(Your instructions):
Rewrite all the items that follow, changing each "farthest" to "most distant" and keeping every other word the same.

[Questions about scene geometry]

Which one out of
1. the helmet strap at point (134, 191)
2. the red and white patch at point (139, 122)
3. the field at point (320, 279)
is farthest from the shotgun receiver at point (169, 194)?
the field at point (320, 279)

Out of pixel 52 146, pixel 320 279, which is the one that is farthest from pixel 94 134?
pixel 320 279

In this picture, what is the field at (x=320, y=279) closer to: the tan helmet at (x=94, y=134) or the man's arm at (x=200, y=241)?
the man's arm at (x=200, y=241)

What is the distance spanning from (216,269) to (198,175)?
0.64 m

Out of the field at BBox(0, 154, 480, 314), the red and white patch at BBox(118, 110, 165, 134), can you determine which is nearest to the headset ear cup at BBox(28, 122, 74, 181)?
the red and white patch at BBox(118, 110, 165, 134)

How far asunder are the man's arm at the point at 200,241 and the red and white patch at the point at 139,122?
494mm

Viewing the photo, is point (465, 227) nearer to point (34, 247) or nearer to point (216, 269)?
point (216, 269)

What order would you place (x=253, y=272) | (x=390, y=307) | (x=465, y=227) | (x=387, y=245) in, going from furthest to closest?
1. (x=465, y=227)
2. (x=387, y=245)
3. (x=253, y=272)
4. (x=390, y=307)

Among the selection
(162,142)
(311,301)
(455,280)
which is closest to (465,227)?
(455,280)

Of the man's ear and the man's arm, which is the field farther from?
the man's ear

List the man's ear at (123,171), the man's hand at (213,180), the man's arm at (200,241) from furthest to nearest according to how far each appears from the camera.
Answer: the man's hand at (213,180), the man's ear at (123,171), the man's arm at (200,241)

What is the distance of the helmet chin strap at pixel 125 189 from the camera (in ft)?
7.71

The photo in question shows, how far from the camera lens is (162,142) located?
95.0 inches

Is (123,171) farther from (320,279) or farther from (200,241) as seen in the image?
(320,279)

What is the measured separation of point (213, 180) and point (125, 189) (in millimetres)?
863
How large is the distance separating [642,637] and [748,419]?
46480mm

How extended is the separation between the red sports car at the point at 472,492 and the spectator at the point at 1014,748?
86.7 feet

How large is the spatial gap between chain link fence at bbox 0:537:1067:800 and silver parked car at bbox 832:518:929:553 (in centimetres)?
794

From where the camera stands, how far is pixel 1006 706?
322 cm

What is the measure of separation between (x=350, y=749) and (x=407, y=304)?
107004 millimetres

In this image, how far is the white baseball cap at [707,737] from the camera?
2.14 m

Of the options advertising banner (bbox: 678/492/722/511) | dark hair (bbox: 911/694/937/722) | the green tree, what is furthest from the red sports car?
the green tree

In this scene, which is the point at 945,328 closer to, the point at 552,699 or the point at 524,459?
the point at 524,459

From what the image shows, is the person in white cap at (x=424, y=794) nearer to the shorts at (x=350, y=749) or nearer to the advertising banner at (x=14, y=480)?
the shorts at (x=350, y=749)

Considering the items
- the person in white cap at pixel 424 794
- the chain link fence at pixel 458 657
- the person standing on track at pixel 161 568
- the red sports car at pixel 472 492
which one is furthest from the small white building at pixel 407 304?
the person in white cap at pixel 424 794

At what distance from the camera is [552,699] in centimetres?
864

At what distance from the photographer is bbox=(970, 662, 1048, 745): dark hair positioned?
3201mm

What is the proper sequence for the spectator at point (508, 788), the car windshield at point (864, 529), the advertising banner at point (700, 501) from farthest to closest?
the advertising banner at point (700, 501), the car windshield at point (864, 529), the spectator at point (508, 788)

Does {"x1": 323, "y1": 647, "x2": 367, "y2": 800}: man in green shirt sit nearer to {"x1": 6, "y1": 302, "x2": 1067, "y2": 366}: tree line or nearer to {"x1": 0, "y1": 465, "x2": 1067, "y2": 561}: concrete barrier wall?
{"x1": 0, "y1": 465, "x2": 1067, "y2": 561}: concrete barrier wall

(Solution to the exercise):
Which one out of
1. the helmet strap at point (134, 191)
2. the red and white patch at point (139, 122)
3. the field at point (320, 279)
is most distant from the shotgun receiver at point (169, 194)?
the field at point (320, 279)

Out of pixel 52 146, pixel 320 279, which is the one that is most distant from pixel 94 134?
pixel 320 279

In this picture, what is the field at (x=320, y=279) closer to: the tan helmet at (x=94, y=134) or the man's arm at (x=200, y=241)?
the man's arm at (x=200, y=241)

What is the distance spanning from (216,269) to (198,175)?
0.64 m

Out of the field at BBox(0, 154, 480, 314), the red and white patch at BBox(118, 110, 165, 134), can you determine which is nearest to the headset ear cup at BBox(28, 122, 74, 181)?
the red and white patch at BBox(118, 110, 165, 134)

How far asunder are the man's arm at the point at 200,241 and the red and white patch at the point at 139,122?
494mm

Viewing the photo, is point (465, 227) nearer to point (34, 247) or nearer to point (216, 269)?
point (216, 269)

What order would you place (x=253, y=272) | (x=390, y=307) | (x=465, y=227) | (x=387, y=245) in, going from furthest to closest?
1. (x=465, y=227)
2. (x=387, y=245)
3. (x=253, y=272)
4. (x=390, y=307)

Among the selection
(162,142)
(311,301)
(455,280)
which is closest to (465,227)?
(455,280)

Of the man's ear and the man's arm, which is the field farther from?
the man's ear

List the man's ear at (123,171), the man's hand at (213,180), the man's arm at (200,241) from furthest to nearest according to how far each appears from the camera.
Answer: the man's hand at (213,180), the man's ear at (123,171), the man's arm at (200,241)

What is the distance of the helmet chin strap at pixel 125 189 from the camera (in ft)?
7.71

The photo in question shows, how far from the camera lens is (162,142) located?
95.0 inches

Is (123,171) farther from (320,279) or farther from (200,241) as seen in the image?
(320,279)

What is the measured separation of point (213, 180) and point (125, 189) (in millimetres)?
863
How large is the distance separating [642,637] and [748,419]?
46480mm

How extended is the separation between the red sports car at the point at 472,492 and the spectator at the point at 1014,748?
86.7 feet

How large is the spatial gap between chain link fence at bbox 0:537:1067:800 and silver parked car at bbox 832:518:929:553 (in centimetres)?
794

From where the camera stands, how far is pixel 1006 706?
322 cm

What is the measure of separation between (x=350, y=749) and (x=407, y=304)?
107004 millimetres

In this image, how far is the white baseball cap at [707,737] from the camera?
2.14 m

Of the options advertising banner (bbox: 678/492/722/511) | dark hair (bbox: 911/694/937/722) | the green tree, what is furthest from the red sports car?
the green tree

In this scene, which is the point at 945,328 closer to, the point at 552,699 or the point at 524,459?
the point at 524,459

From what the image shows, is the person in white cap at (x=424, y=794) nearer to the shorts at (x=350, y=749) or nearer to the advertising banner at (x=14, y=480)?
the shorts at (x=350, y=749)

Considering the items
- the person in white cap at pixel 424 794
- the chain link fence at pixel 458 657
- the person standing on track at pixel 161 568
- the red sports car at pixel 472 492
which one is furthest from the small white building at pixel 407 304?
the person in white cap at pixel 424 794

At what distance from the camera is [552,699] in centimetres?
864

At what distance from the photographer is bbox=(970, 662, 1048, 745): dark hair positioned?
3201mm

What is the proper sequence for the spectator at point (508, 788), the car windshield at point (864, 529), the advertising banner at point (700, 501) from most distant to closest?
the advertising banner at point (700, 501), the car windshield at point (864, 529), the spectator at point (508, 788)

Does {"x1": 323, "y1": 647, "x2": 367, "y2": 800}: man in green shirt sit nearer to {"x1": 6, "y1": 302, "x2": 1067, "y2": 366}: tree line or nearer to {"x1": 0, "y1": 465, "x2": 1067, "y2": 561}: concrete barrier wall?
{"x1": 0, "y1": 465, "x2": 1067, "y2": 561}: concrete barrier wall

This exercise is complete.